Required work -> Return, exactly and in full, the lines of the records below starting at the one with "genus: Trichosurus" and ending at the one with "A: Possum (common", and no other lines.

Information ->
....................

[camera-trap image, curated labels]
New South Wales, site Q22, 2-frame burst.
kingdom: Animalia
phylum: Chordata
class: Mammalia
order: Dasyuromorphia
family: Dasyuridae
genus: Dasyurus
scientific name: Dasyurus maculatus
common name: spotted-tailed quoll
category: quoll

....................

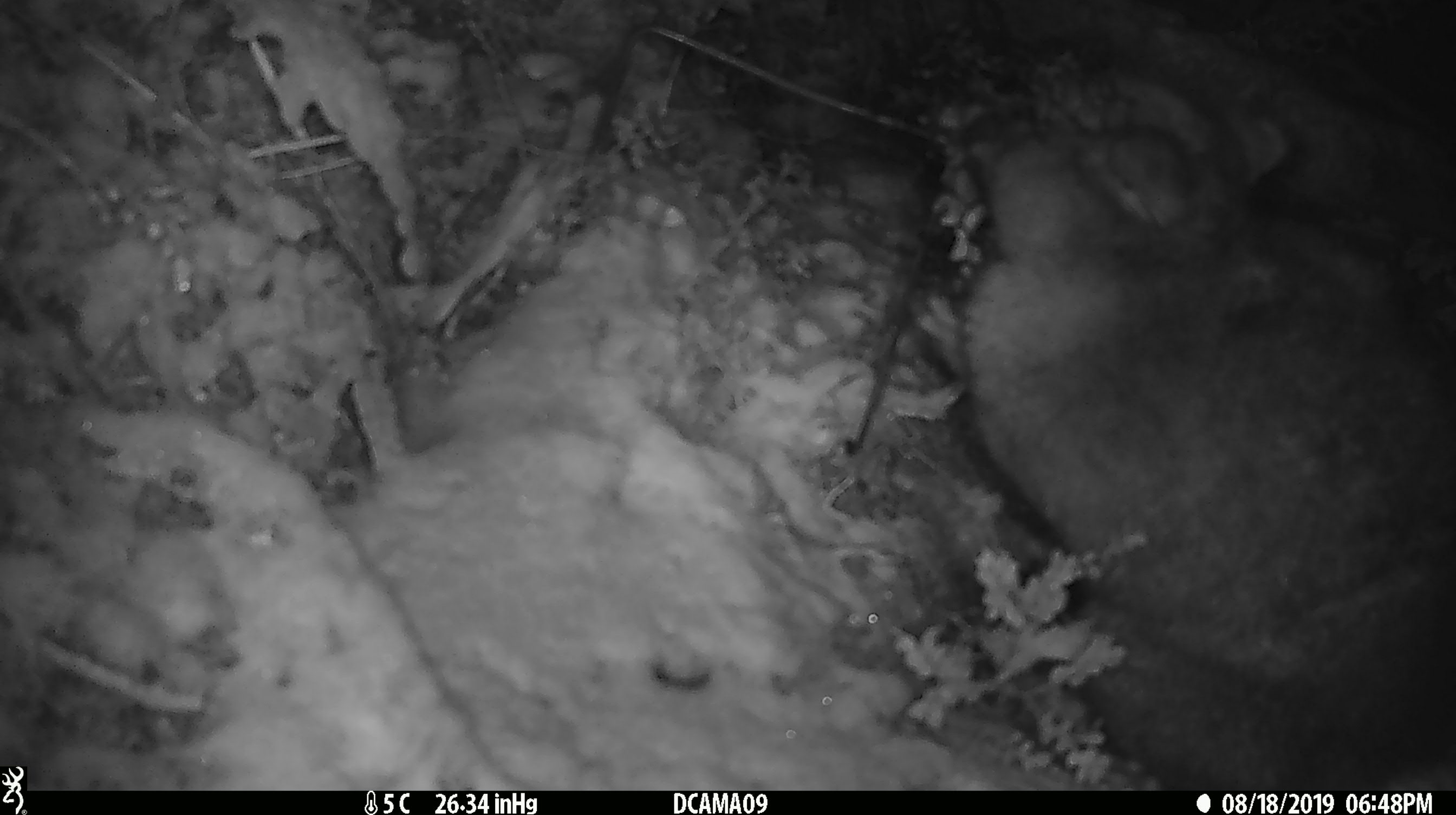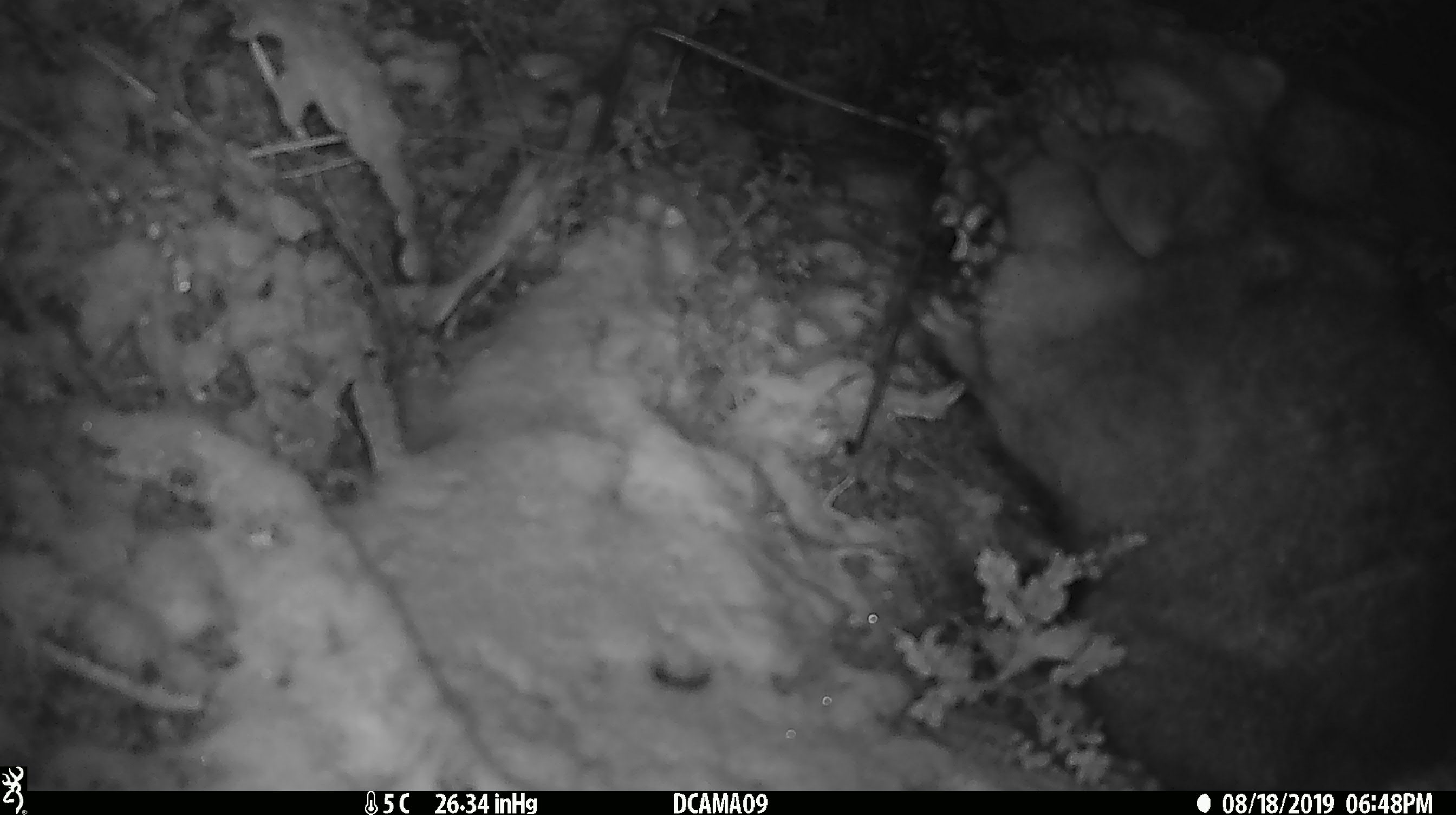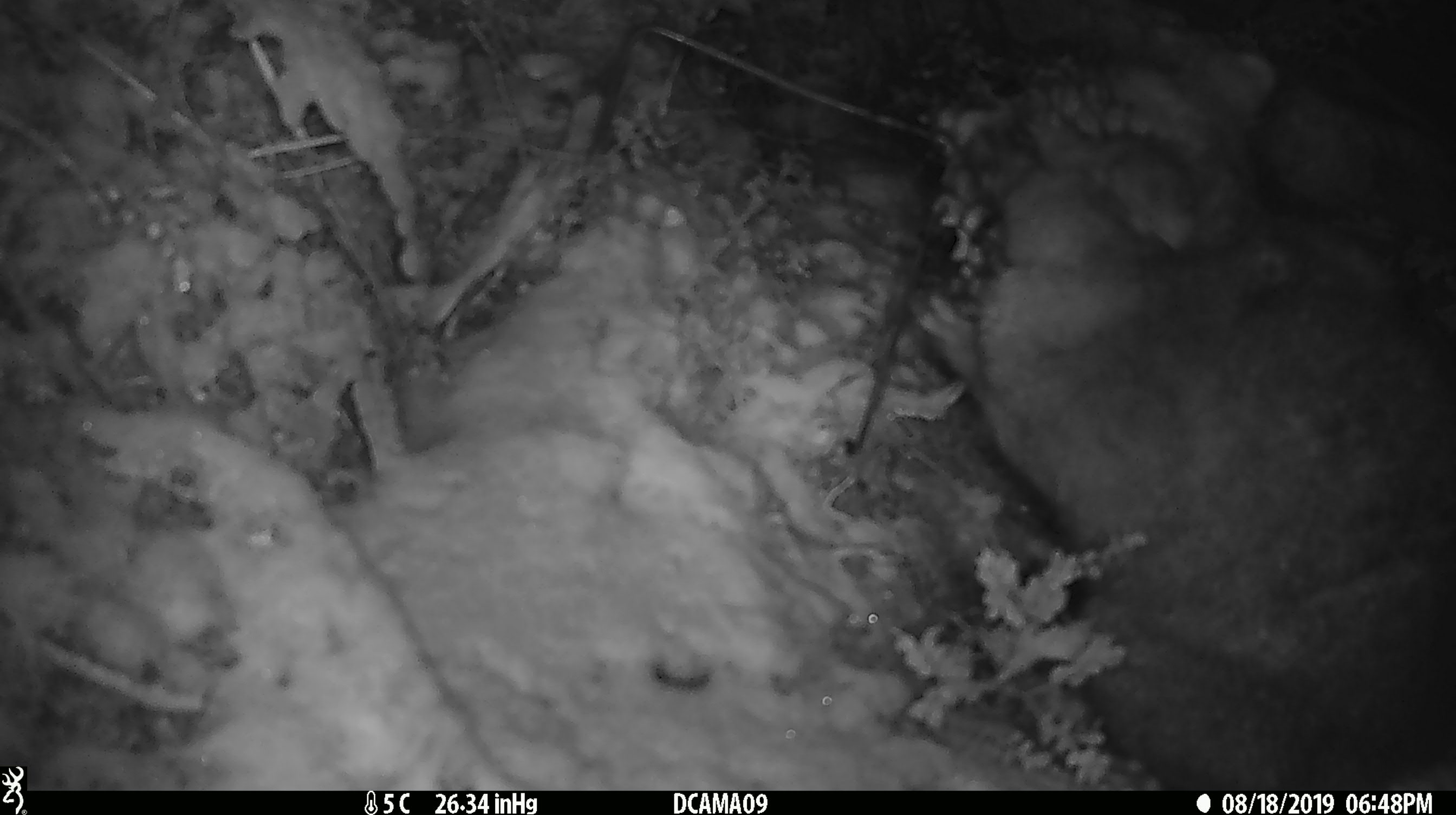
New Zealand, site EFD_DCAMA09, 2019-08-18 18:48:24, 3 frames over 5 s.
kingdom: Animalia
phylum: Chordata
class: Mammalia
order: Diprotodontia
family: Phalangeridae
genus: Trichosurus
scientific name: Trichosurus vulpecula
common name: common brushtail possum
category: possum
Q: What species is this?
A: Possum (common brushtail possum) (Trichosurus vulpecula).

....................

Answer to the exercise ->
genus: Trichosurus
scientific name: Trichosurus vulpecula
common name: common brushtail possum
category: possum
Q: What species is this?
A: Possum (common brushtail possum) (Trichosurus vulpecula).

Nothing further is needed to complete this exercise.